Um Astronauta em Plutão
O primeiro frio do ano chega como uma tropa invasora. Ele transforma o mundo e, de repente, você se vê num planeta alienígena.
Você olha pelo vidro e o frio está ali, à espreita. Quase invisível, mas você nota que as árvores estão mais quietas do que de costume. Não há mais crianças na rua e as mulheres passam encasacadas, encurvadas. Passos rápidos.
Se você ousa abrir a janela para “renovar o ar”, ele entra como filhotes de cachorro bagunçando a casa. O vento balança seu cabelo e petrifica suas mãos. Você acha roupas esquecidas no fundo do armário. Se tiver sorte, pode encontrar dois reais secos, em algum bolso.

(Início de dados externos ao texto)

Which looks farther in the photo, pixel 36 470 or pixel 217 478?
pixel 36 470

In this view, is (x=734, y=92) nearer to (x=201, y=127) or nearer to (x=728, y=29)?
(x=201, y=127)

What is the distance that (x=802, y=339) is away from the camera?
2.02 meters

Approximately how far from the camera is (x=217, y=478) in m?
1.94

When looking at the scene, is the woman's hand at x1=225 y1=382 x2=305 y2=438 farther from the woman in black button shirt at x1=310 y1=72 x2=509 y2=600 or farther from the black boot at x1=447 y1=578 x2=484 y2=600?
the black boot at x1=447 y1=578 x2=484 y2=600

Mas a escola, o trabalho ou a fome te puxam para rua. Missões para seu astronauta interior.
Sem capacete, sem o traje espacial, mas com o uniforme da empresa (ou escola) você caminha contra o vento. Nariz vermelho. 7 e 15 da manhã. 3 graus no termômetro do trevo do Monge. O corpo mais desbotado. Um astronauta em Plutão. Ninguém sorri. As moscas entraram em extinção. Nuvens cinzas mordem o ar.

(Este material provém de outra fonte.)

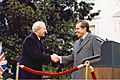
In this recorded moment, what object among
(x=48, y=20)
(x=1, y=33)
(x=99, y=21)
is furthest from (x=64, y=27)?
(x=99, y=21)

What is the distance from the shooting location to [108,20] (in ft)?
92.1

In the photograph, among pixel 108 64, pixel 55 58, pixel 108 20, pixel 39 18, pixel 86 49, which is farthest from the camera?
pixel 108 20

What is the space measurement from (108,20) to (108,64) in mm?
21148

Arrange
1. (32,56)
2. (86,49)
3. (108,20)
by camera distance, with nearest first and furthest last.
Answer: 1. (86,49)
2. (32,56)
3. (108,20)

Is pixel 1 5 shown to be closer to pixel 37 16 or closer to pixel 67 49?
pixel 37 16

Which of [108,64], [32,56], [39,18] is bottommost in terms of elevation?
[108,64]

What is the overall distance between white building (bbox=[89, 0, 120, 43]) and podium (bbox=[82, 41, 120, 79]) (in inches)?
804

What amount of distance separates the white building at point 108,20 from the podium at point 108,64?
20423 mm

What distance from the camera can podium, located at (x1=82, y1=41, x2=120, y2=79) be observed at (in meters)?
7.08

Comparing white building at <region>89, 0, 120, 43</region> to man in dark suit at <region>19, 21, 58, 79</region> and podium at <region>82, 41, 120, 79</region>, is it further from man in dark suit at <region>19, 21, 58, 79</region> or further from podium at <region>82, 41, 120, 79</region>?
podium at <region>82, 41, 120, 79</region>

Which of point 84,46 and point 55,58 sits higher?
point 84,46

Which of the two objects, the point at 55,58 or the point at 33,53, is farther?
the point at 55,58

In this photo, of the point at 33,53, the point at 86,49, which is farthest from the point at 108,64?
the point at 33,53

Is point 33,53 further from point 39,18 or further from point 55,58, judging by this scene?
point 39,18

A cidade é (quase que) só sua. Você observa as plantas do “planeta distante”. Como sobrevivem aqui? Algumas se livram de todas as folhas (contenção de gastos). Hibernam. Priorizam o necessário. Talvez árvores-que-são-ursos. Você podia fazer o mesmo. Mas tem CPF, conta corrente e uma porção de boletos que não dormem nunca.
O que te salva é o Sol. Sua luz quente leva 8 minutos para percorrer os 150 milhões de quilômetros do astro-rei até sua pele. É quase que um cordão-umbilical nutrindo tudo que é vivo. Viva o Sol!
O celular toca. “Houston, we’ve had a problem.” A nave espacial da mente voa de volta à realidade do planeta Terra. Plutão vai ter que esperar.